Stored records
^^^^^^^^
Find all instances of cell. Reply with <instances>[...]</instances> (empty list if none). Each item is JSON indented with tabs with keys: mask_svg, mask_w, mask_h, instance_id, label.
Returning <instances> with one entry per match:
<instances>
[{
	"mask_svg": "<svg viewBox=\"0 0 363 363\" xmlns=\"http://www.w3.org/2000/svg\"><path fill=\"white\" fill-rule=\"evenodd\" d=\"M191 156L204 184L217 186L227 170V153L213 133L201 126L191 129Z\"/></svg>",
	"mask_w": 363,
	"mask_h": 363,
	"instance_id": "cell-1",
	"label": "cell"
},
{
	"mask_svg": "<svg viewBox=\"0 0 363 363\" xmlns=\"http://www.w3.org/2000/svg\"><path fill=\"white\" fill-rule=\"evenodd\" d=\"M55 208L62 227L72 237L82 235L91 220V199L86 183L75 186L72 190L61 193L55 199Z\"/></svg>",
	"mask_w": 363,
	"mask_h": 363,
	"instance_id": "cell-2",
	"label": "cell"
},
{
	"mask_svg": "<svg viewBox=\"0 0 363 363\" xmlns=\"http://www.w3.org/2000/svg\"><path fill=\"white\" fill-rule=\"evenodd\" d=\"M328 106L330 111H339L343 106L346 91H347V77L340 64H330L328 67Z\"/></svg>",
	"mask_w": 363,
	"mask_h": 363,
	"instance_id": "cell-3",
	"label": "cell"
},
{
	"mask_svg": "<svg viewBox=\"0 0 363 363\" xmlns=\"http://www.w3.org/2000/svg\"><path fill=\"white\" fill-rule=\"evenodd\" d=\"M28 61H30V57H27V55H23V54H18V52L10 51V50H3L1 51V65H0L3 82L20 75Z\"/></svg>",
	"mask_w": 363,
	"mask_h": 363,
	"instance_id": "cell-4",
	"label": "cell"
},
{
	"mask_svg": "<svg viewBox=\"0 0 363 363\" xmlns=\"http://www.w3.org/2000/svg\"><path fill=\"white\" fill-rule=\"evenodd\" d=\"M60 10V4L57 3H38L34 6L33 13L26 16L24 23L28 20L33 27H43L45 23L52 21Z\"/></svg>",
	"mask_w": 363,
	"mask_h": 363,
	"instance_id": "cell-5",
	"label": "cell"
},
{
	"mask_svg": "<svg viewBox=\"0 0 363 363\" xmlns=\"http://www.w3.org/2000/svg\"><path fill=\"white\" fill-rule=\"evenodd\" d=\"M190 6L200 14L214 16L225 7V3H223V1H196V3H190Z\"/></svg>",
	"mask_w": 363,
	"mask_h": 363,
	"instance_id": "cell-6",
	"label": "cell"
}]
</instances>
^^^^^^^^
_Work to complete_.
Rename "instance_id" to "object_id" everywhere in the material above and reproduce it with no other changes.

_Solution to this exercise_.
Find all instances of cell. Reply with <instances>[...]</instances> (empty list if none). Each item is JSON indented with tabs with keys: mask_svg, mask_w, mask_h, object_id, label.
Returning <instances> with one entry per match:
<instances>
[{
	"mask_svg": "<svg viewBox=\"0 0 363 363\" xmlns=\"http://www.w3.org/2000/svg\"><path fill=\"white\" fill-rule=\"evenodd\" d=\"M191 156L204 184L217 186L227 170V153L213 133L201 126L191 129Z\"/></svg>",
	"mask_w": 363,
	"mask_h": 363,
	"object_id": "cell-1",
	"label": "cell"
},
{
	"mask_svg": "<svg viewBox=\"0 0 363 363\" xmlns=\"http://www.w3.org/2000/svg\"><path fill=\"white\" fill-rule=\"evenodd\" d=\"M55 208L62 227L72 237L82 235L91 220V199L86 183L75 186L72 190L61 193L55 199Z\"/></svg>",
	"mask_w": 363,
	"mask_h": 363,
	"object_id": "cell-2",
	"label": "cell"
},
{
	"mask_svg": "<svg viewBox=\"0 0 363 363\" xmlns=\"http://www.w3.org/2000/svg\"><path fill=\"white\" fill-rule=\"evenodd\" d=\"M328 106L330 111H339L343 106L346 91H347V77L340 64H330L328 67Z\"/></svg>",
	"mask_w": 363,
	"mask_h": 363,
	"object_id": "cell-3",
	"label": "cell"
},
{
	"mask_svg": "<svg viewBox=\"0 0 363 363\" xmlns=\"http://www.w3.org/2000/svg\"><path fill=\"white\" fill-rule=\"evenodd\" d=\"M28 61H30V57H27V55H23V54H18V52L10 51V50H3L1 51V65H0L3 82L20 75Z\"/></svg>",
	"mask_w": 363,
	"mask_h": 363,
	"object_id": "cell-4",
	"label": "cell"
},
{
	"mask_svg": "<svg viewBox=\"0 0 363 363\" xmlns=\"http://www.w3.org/2000/svg\"><path fill=\"white\" fill-rule=\"evenodd\" d=\"M60 10V4L57 3H38L34 6L33 13L26 16L24 23L28 20L33 27H43L45 23L52 21Z\"/></svg>",
	"mask_w": 363,
	"mask_h": 363,
	"object_id": "cell-5",
	"label": "cell"
},
{
	"mask_svg": "<svg viewBox=\"0 0 363 363\" xmlns=\"http://www.w3.org/2000/svg\"><path fill=\"white\" fill-rule=\"evenodd\" d=\"M190 6L200 14L214 16L225 7V3H223V1H196V3H190Z\"/></svg>",
	"mask_w": 363,
	"mask_h": 363,
	"object_id": "cell-6",
	"label": "cell"
}]
</instances>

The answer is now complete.